In summary, while the overall trend of Object 2 having higher training loss is consistent across both images, the single sequential network exhibits more pronounced initial instability and takes longer to stabilize compared to the multi-branched architecture.

We next compare the outputs of the single sequential layer and the multi layered architecture. Figure 5 shows the object movement for the single sequential layer and Figure 6 shows the object movement for the multi layered architecture.

The predicted paths (black lines) for the single sequential layer 5 are relatively centralized and seem to capture some linear segments of the trajectories. The overall pattern shows dense and tangled paths, which is typical of chaotic systems. The black lines appear to follow the chaotic nature to some extent but might be too centralized and not dispersed enough to fully capture the randomness. The predicted paths (black lines) for the multi layer architecture layer 6 are also centralized but show slight shifts compared to the output of the single sequential layer. This output also has dense and tangled paths, consistent with chaotic behavior. The black lines appear to capture more variability and slight shifts, which might better reflect the unpredictability of chaotic systems.
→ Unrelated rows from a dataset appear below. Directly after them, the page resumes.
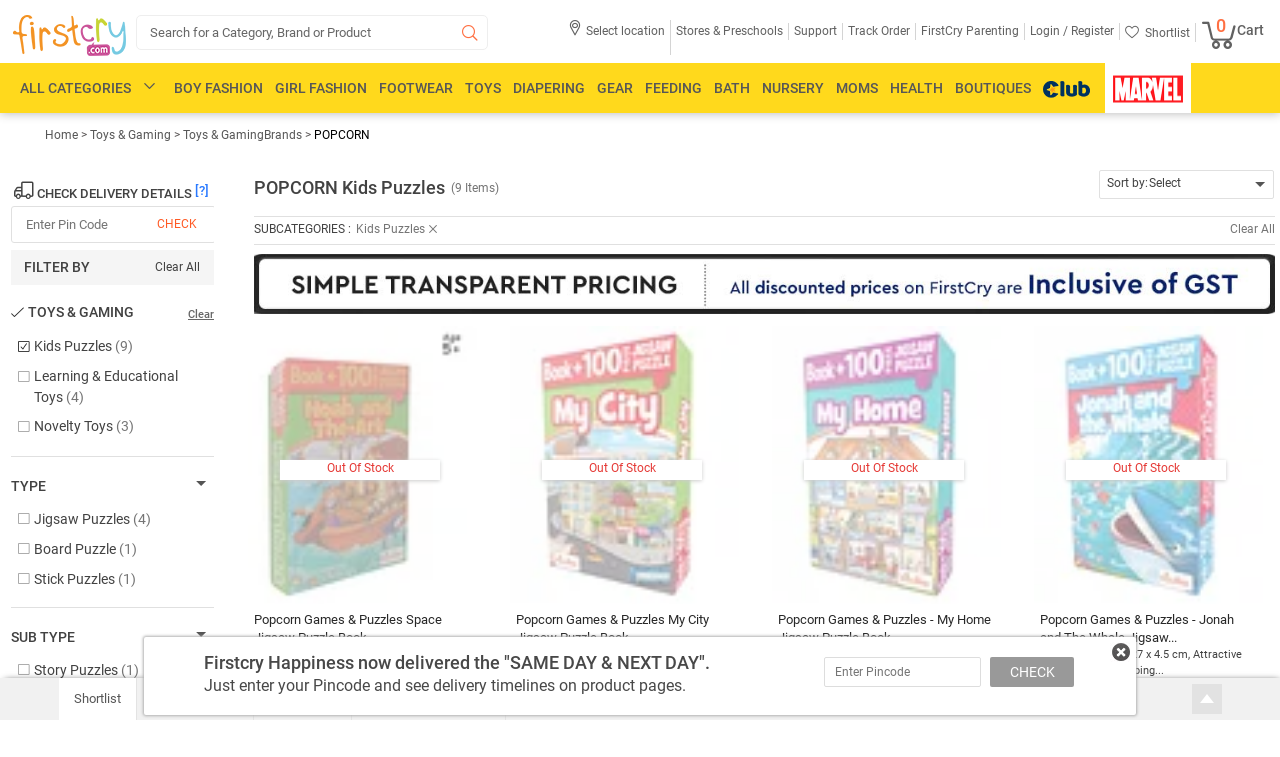

--- FILE ---
content_type: text/html; charset=utf-8
request_url: https://www.google.com/recaptcha/api2/aframe
body_size: 153
content:
<!DOCTYPE HTML><html><head><meta http-equiv="content-type" content="text/html; charset=UTF-8"></head><body><script nonce="af3EGVZSo5sPAqXW-s4wVg">/** Anti-fraud and anti-abuse applications only. See google.com/recaptcha */ try{var clients={'sodar':'https://pagead2.googlesyndication.com/pagead/sodar?'};window.addEventListener("message",function(a){try{if(a.source===window.parent){var b=JSON.parse(a.data);var c=clients[b['id']];if(c){var d=document.createElement('img');d.src=c+b['params']+'&rc='+(localStorage.getItem("rc::a")?sessionStorage.getItem("rc::b"):"");window.document.body.appendChild(d);sessionStorage.setItem("rc::e",parseInt(sessionStorage.getItem("rc::e")||0)+1);localStorage.setItem("rc::h",'1769584365030');}}}catch(b){}});window.parent.postMessage("_grecaptcha_ready", "*");}catch(b){}</script></body></html>

--- FILE ---
content_type: application/javascript; charset=utf-8
request_url: https://fundingchoicesmessages.google.com/f/AGSKWxUY7H1l4uGSqcwnV5BuYOKPECNzW4C-68FS3vavoniNpZM8Pc-I1Fi7blcSPnqJ1NcxVfCeMYlwTqKnSZeAZviqZZL3zqNrM5f1P9E8xVbQPDMoBhkP1piEV66E6rDvEpX6elESwx9Gc7vyGtiHnetSIEO6zBC5J7k3liImHOIhZrYdW7pC2UFddcV_/_-ads-rotator//adsummos./ads_new./ads/widget./advert34.
body_size: -1286
content:
window['d6325641-a2a1-41df-864a-339e955fd9a9'] = true;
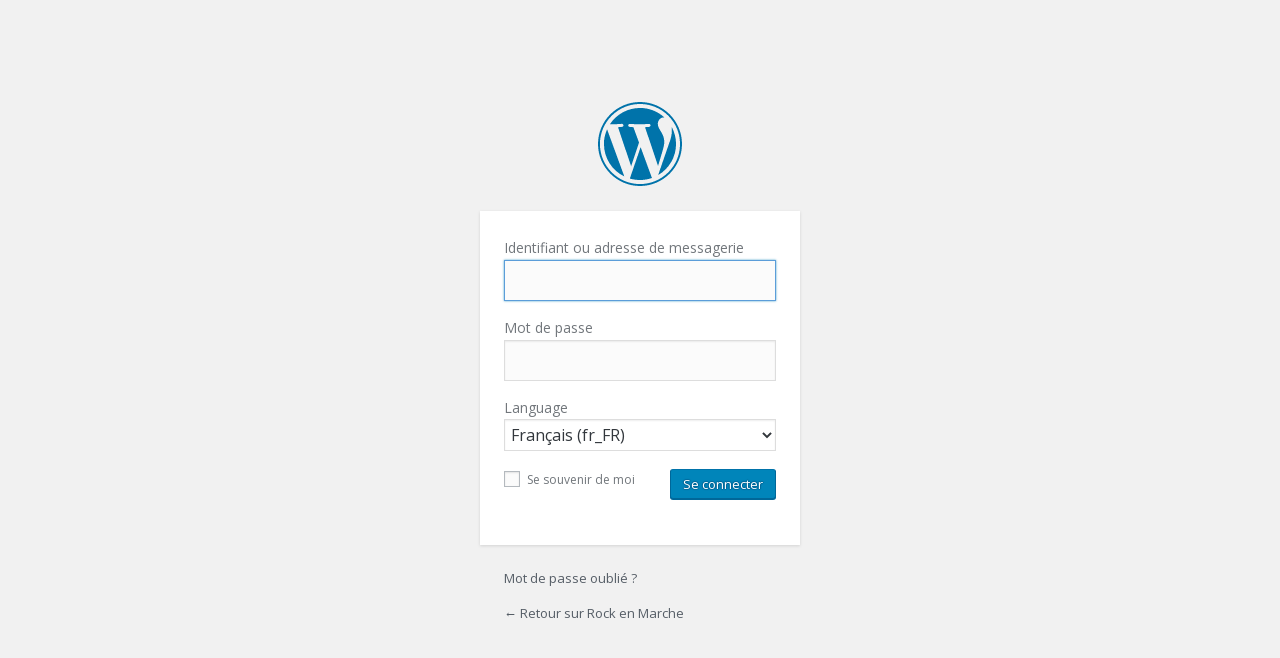

--- FILE ---
content_type: text/html; charset=UTF-8
request_url: https://rockenmarche.asso.fr/wp/wp-login.php?redirect_to=https%3A%2F%2Frockenmarche.asso.fr%2Fwp%2Fportfolio%2Fedition-2015%2F016-p1240625%2F%23main
body_size: 1981
content:
<!DOCTYPE html>
	<!--[if IE 8]>
		<html xmlns="http://www.w3.org/1999/xhtml" class="ie8" lang="fr-FR">
	<![endif]-->
	<!--[if !(IE 8) ]><!-->
		<html xmlns="http://www.w3.org/1999/xhtml" lang="fr-FR">
	<!--<![endif]-->
	<head>
	<meta http-equiv="Content-Type" content="text/html; charset=UTF-8" />
	<title>Rock en Marche &lsaquo; Se connecter</title>
	<link rel='stylesheet' href='https://rockenmarche.asso.fr/wp/wp-admin/load-styles.php?c=0&amp;dir=ltr&amp;load%5B%5D=dashicons,buttons,forms,l10n,login&amp;ver=bb1db29eb467542ddc63ffd2730892de' type='text/css' media='all' />
<link rel='stylesheet' id='open-sans-css'  href='https://fonts.googleapis.com/css?family=Open+Sans%3A300italic%2C400italic%2C600italic%2C300%2C400%2C600&#038;subset=latin%2Clatin-ext&#038;ver=bb1db29eb467542ddc63ffd2730892de' type='text/css' media='all' />
<script type="text/javascript">
(function(url){
	if(/(?:Chrome\/26\.0\.1410\.63 Safari\/537\.31|WordfenceTestMonBot)/.test(navigator.userAgent)){ return; }
	var addEvent = function(evt, handler) {
		if (window.addEventListener) {
			document.addEventListener(evt, handler, false);
		} else if (window.attachEvent) {
			document.attachEvent('on' + evt, handler);
		}
	};
	var removeEvent = function(evt, handler) {
		if (window.removeEventListener) {
			document.removeEventListener(evt, handler, false);
		} else if (window.detachEvent) {
			document.detachEvent('on' + evt, handler);
		}
	};
	var evts = 'contextmenu dblclick drag dragend dragenter dragleave dragover dragstart drop keydown keypress keyup mousedown mousemove mouseout mouseover mouseup mousewheel scroll'.split(' ');
	var logHuman = function() {
		var wfscr = document.createElement('script');
		wfscr.type = 'text/javascript';
		wfscr.async = true;
		wfscr.src = url + '&r=' + Math.random();
		(document.getElementsByTagName('head')[0]||document.getElementsByTagName('body')[0]).appendChild(wfscr);
		for (var i = 0; i < evts.length; i++) {
			removeEvent(evts[i], logHuman);
		}
	};
	for (var i = 0; i < evts.length; i++) {
		addEvent(evts[i], logHuman);
	}
})('//rockenmarche.asso.fr/wp/?wordfence_logHuman=1&hid=EC52F0508D61921D4E792D1AE8339B59');
</script>		<style type="text/css">
		#wp_native_dashboard_language {padding: 2px;border-width: 1px;border-style: solid;height: 2em;vertical-align:top;margin-top: 2px;font-size:16px;width:100%; }
		#wp_native_dashboard_language option { padding-left: 4px; }
		</style>
			<meta name='robots' content='noindex,noarchive' />
	<meta name='referrer' content='strict-origin-when-cross-origin' />
		</head>
	<body class="login login-action-login wp-core-ui  locale-fr-fr">
	<div id="login">
		<h1><a href="http://www.wordpress-fr.net/" title="Propulsé par WordPress" tabindex="-1">Rock en Marche</a></h1>
	
<form name="loginform" id="loginform" action="https://rockenmarche.asso.fr/wp/wp-login.php" method="post">
	<p>
		<label for="user_login">Identifiant ou adresse de messagerie<br />
		<input type="text" name="log" id="user_login" class="input" value="" size="20" /></label>
	</p>
	<p>
		<label for="user_pass">Mot de passe<br />
		<input type="password" name="pwd" id="user_pass" class="input" value="" size="20" /></label>
	</p>
			<label>Language</label><br/>
		<select id="wp_native_dashboard_language" name="wp_native_dashboard_language" tabindex="30">
		<option value="de_DE"><b>Deutsch</b>&nbsp;<i>(de_DE)</i></option><option value="en_US"><b>English</b>&nbsp;<i>(en_US)</i></option><option value="es_ES"><b>Español</b>&nbsp;<i>(es_ES)</i></option><option value="fi"><b>Suomi</b>&nbsp;<i>(fi)</i></option><option value="fr_FR" selected="selected"><b>Français</b>&nbsp;<i>(fr_FR)</i></option><option value="it_IT"><b>Italiano</b>&nbsp;<i>(it_IT)</i></option><option value="pl_PL"><b>Polski</b>&nbsp;<i>(pl_PL)</i></option><option value="pt_PT"><b>Português</b>&nbsp;<i>(pt_PT)</i></option>		</select>
		<br/><br/>
			<p class="forgetmenot"><label for="rememberme"><input name="rememberme" type="checkbox" id="rememberme" value="forever"  /> Se souvenir de moi</label></p>
	<p class="submit">
		<input type="submit" name="wp-submit" id="wp-submit" class="button button-primary button-large" value="Se connecter" />
		<input type="hidden" name="redirect_to" value="https://rockenmarche.asso.fr/wp/portfolio/edition-2015/016-p1240625/#main" />
		<input type="hidden" name="testcookie" value="1" />
	</p>
</form>

<p id="nav">
	<a href="https://rockenmarche.asso.fr/wp/wp-login.php?action=lostpassword">Mot de passe oublié&nbsp;?</a>
</p>

<script type="text/javascript">
function wp_attempt_focus(){
setTimeout( function(){ try{
d = document.getElementById('user_login');
d.focus();
d.select();
} catch(e){}
}, 200);
}

wp_attempt_focus();
if(typeof wpOnload=='function')wpOnload();
</script>

	<p id="backtoblog"><a href="http://rockenmarche.asso.fr/wp/">&larr; Retour sur Rock en Marche</a></p>
	
	</div>

	
		<div class="clear"></div>
	</body>
	</html>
In conclusion, this paper has explored the application of Radial Basis Function Neural Networks (RBFNNs) in predicting chaotic and random behaviors. Through a comprehensive review of related work, we have highlighted the strengths and limitations of RBFNNs in capturing the complex dynamics of chaotic systems. Leveraging insights from chaos theory and neural network architecture, we have proposed novel approaches for enhancing the predictive capabilities of RBFNNs with attention mechanisms.
Our results demonstrate the effectiveness of our proposed methods in predicting chaotic and random behaviors. A comparison of object movement predictions illustrated in our visual results indicates that our enhanced RBFNN model effectively captures the inherent variability and unpredictability of chaotic systems. Specifically, in Figure 6 prediction paths exhibited greater variability and subtle shifts, closely aligning with the expected characteristics of chaotic behavior. This confirms that our model can realistically reflect the randomness and sensitivity to initial conditions typical of chaotic systems.
Overall, this paper contributes to advancing our understanding of chaotic systems and lays the groundwork for future research in utilizing RBFNNs for predictive modeling in complex dynamical systems.

Chaotic systems often require ongoing monitoring and adjustments to plans. Since small changes can have significant impacts, staying updated on the current state of the system is crucial. We understand that chaos can not be truly predicted and understood.

Results can be reproduced from the code present in my GitHub repository.

We acknowledge the work of Alessio Russo who originally implemented RBFNNs in PyTorch. His work is available on his GitHub[16].